For that reason, the New Statesman blogs will be hosting a week devoted to trans issues, with a new blog every day on the subject. We hope to dispel some myths - and also offer some hope. Talking about trans issues purely in negative terms does not do justice to the many trans people living happy and fulfilled lives, and so there will also be pieces celebrating positive trans role models in pop culture, and describing the reasons to be optimistic about the future of trans people in Britain. 

The aim of the series is to reach out in a straightforward and friendly way to people who haven't considered these issues before: potential commenters should know that no one is waiting to jump down your throat for an innocent mistake. 

There won't be room this week to cover the breadth of trans experience, and so the articles that follow should be viewed only as trying to start a conversation. We hope that you will continue it in the comments here, on social media, and in your own lives.

Data for analysis:
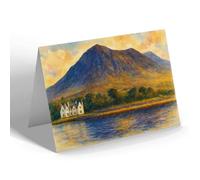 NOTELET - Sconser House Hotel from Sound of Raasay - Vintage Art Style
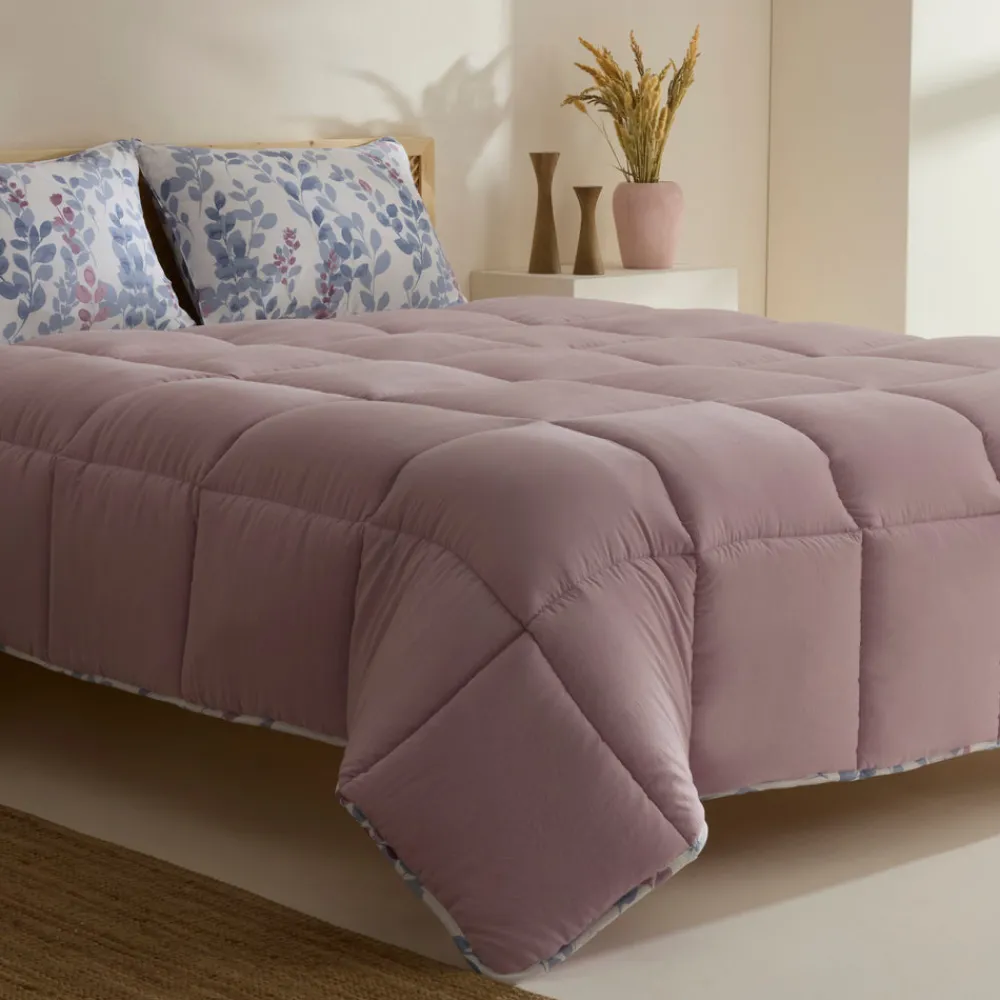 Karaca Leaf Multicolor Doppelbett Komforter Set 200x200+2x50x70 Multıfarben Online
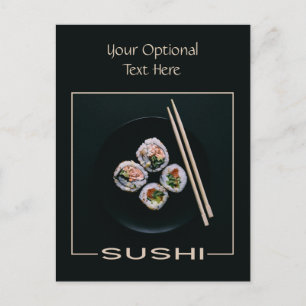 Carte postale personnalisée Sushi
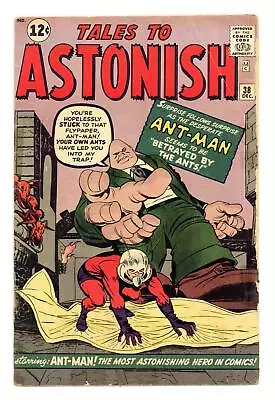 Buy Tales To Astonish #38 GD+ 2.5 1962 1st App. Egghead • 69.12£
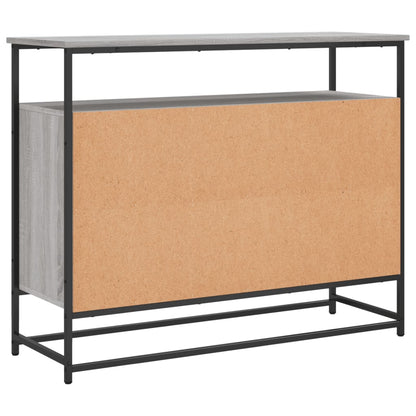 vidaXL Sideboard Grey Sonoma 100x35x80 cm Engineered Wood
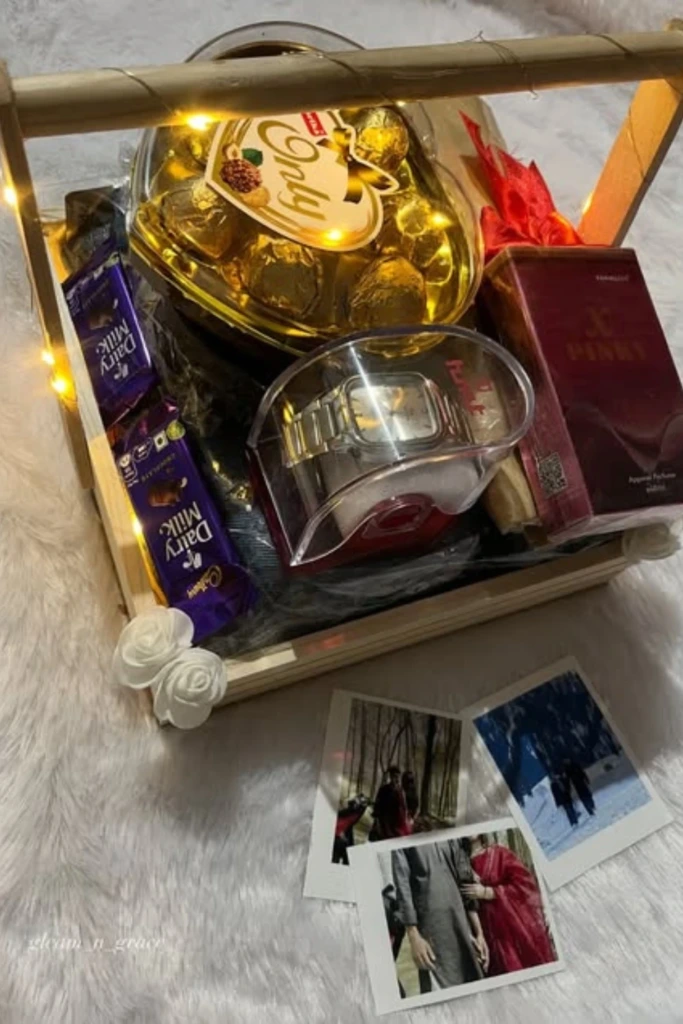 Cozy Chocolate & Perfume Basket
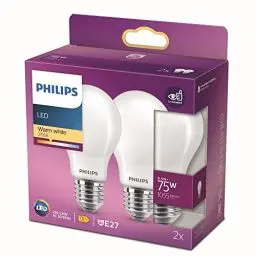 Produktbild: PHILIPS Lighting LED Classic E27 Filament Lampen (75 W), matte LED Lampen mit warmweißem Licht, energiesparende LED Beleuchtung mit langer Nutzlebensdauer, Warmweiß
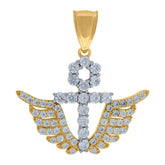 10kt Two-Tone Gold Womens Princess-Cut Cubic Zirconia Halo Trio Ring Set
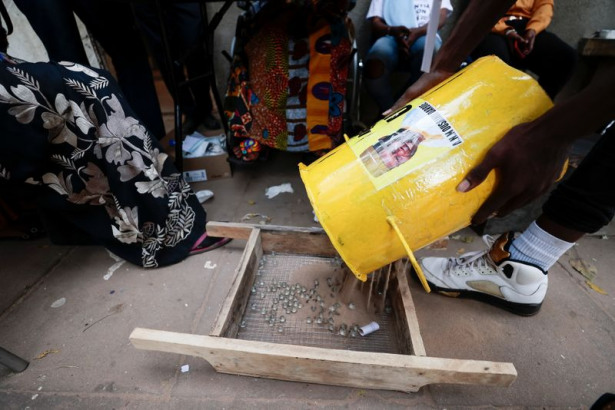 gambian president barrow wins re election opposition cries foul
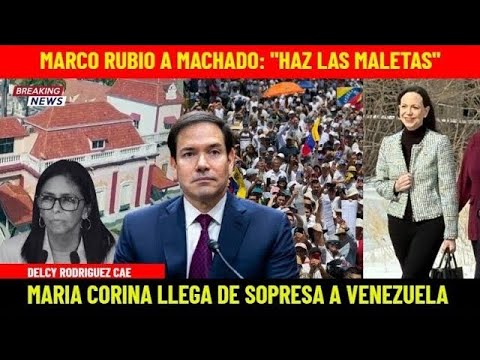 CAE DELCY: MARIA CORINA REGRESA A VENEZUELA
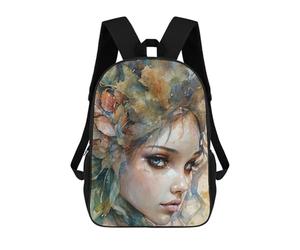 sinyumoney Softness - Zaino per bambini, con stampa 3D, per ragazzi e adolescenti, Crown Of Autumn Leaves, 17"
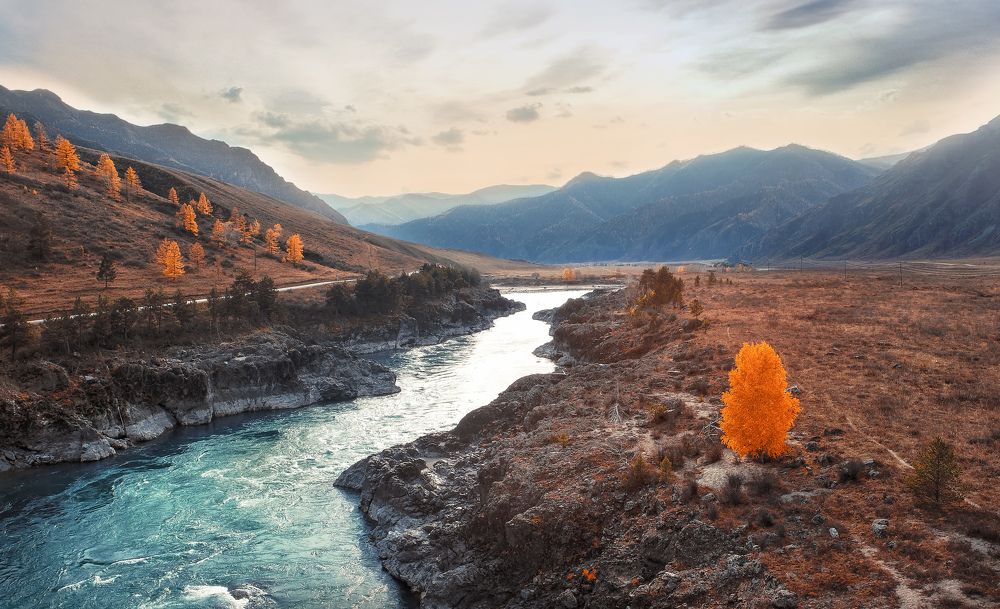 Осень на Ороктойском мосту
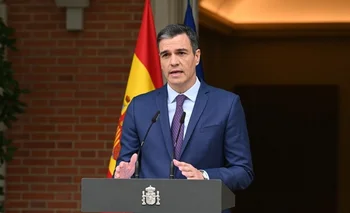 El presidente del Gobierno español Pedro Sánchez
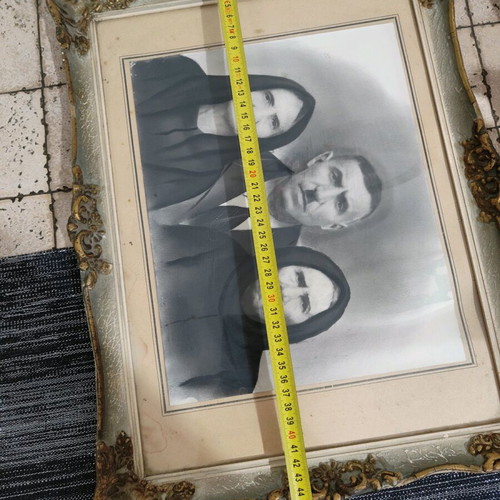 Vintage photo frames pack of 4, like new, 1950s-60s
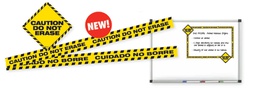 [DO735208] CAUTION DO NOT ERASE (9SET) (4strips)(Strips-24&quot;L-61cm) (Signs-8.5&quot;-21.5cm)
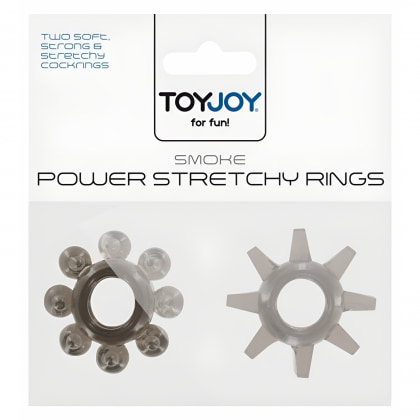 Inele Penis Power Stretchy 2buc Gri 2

---

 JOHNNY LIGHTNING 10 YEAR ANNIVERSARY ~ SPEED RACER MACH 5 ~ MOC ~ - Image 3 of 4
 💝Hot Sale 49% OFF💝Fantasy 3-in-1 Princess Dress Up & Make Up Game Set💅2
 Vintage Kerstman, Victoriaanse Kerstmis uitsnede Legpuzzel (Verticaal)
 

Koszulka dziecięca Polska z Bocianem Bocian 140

...

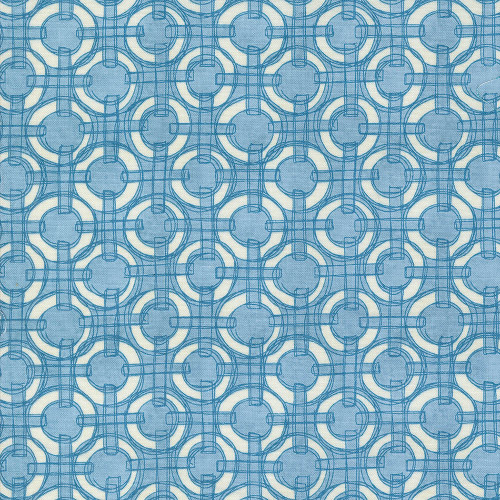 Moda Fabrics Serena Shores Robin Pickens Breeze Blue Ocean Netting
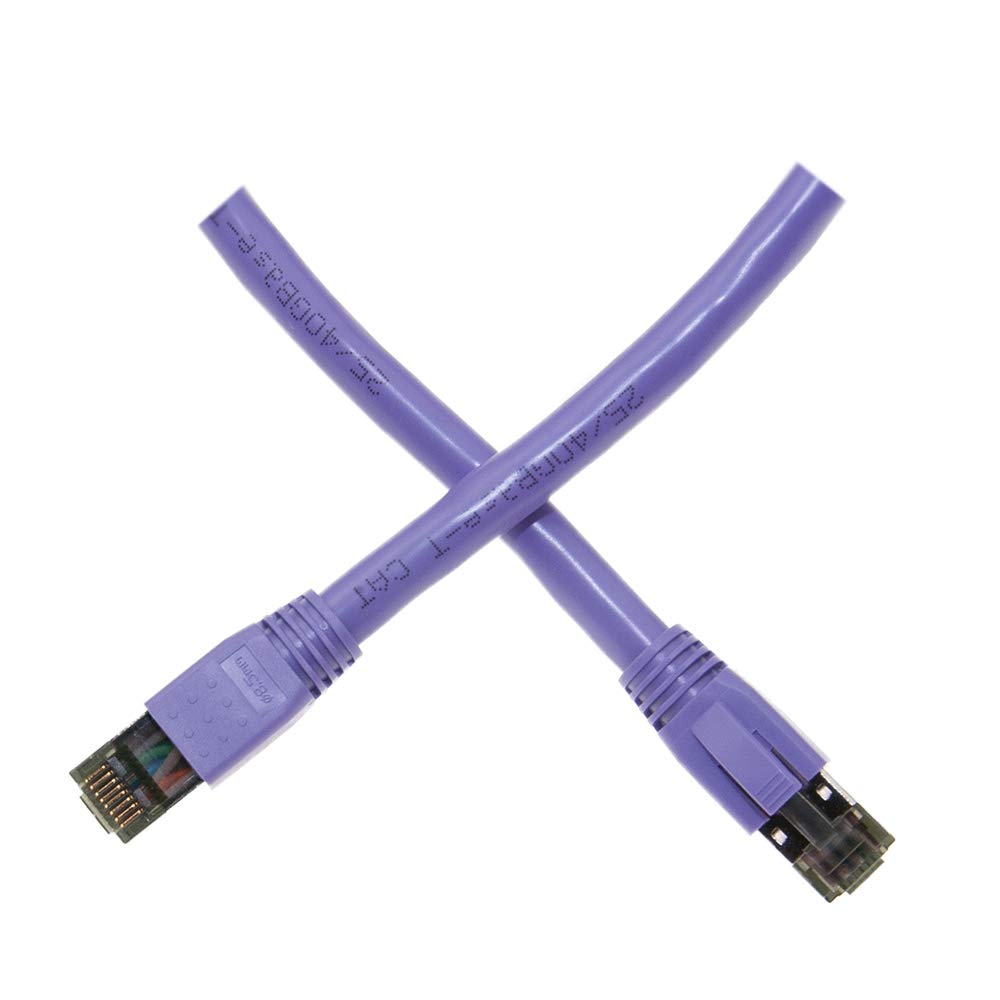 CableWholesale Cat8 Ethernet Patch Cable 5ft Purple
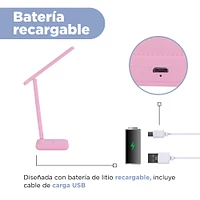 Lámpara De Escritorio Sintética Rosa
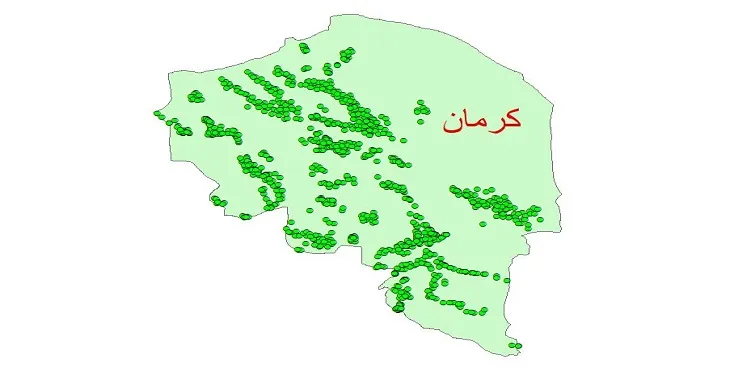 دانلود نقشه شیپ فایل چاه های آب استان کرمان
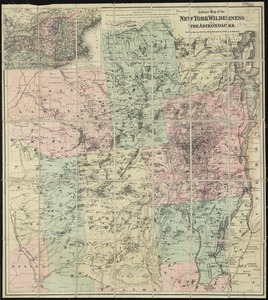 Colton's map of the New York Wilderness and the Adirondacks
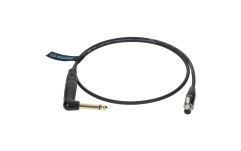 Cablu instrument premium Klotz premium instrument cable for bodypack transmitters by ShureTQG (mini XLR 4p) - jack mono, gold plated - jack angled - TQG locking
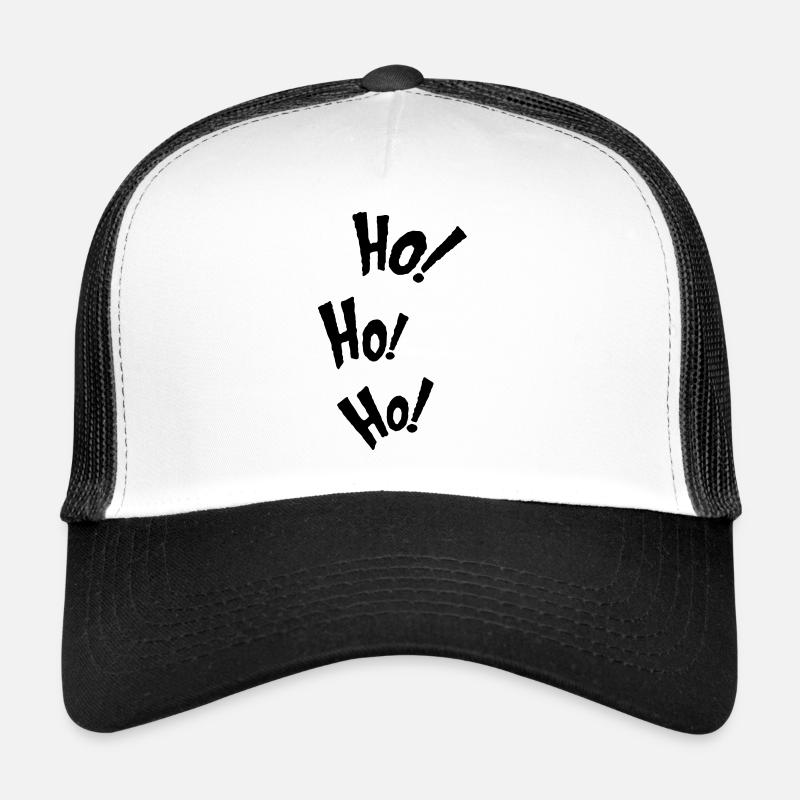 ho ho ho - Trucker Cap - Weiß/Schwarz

Task instructions: Transcribe part of the passage on the New Statesman's week of trans issues, beginning at the words "For that reason, the" and stopping after "an innocent mistake.".

The completed task:
For that reason, the New Statesman blogs will be hosting a week devoted to trans issues, with a new blog every day on the subject. We hope to dispel some myths - and also offer some hope. Talking about trans issues purely in negative terms does not do justice to the many trans people living happy and fulfilled lives, and so there will also be pieces celebrating positive trans role models in pop culture, and describing the reasons to be optimistic about the future of trans people in Britain. 

The aim of the series is to reach out in a straightforward and friendly way to people who haven't considered these issues before: potential commenters should know that no one is waiting to jump down your throat for an innocent mistake.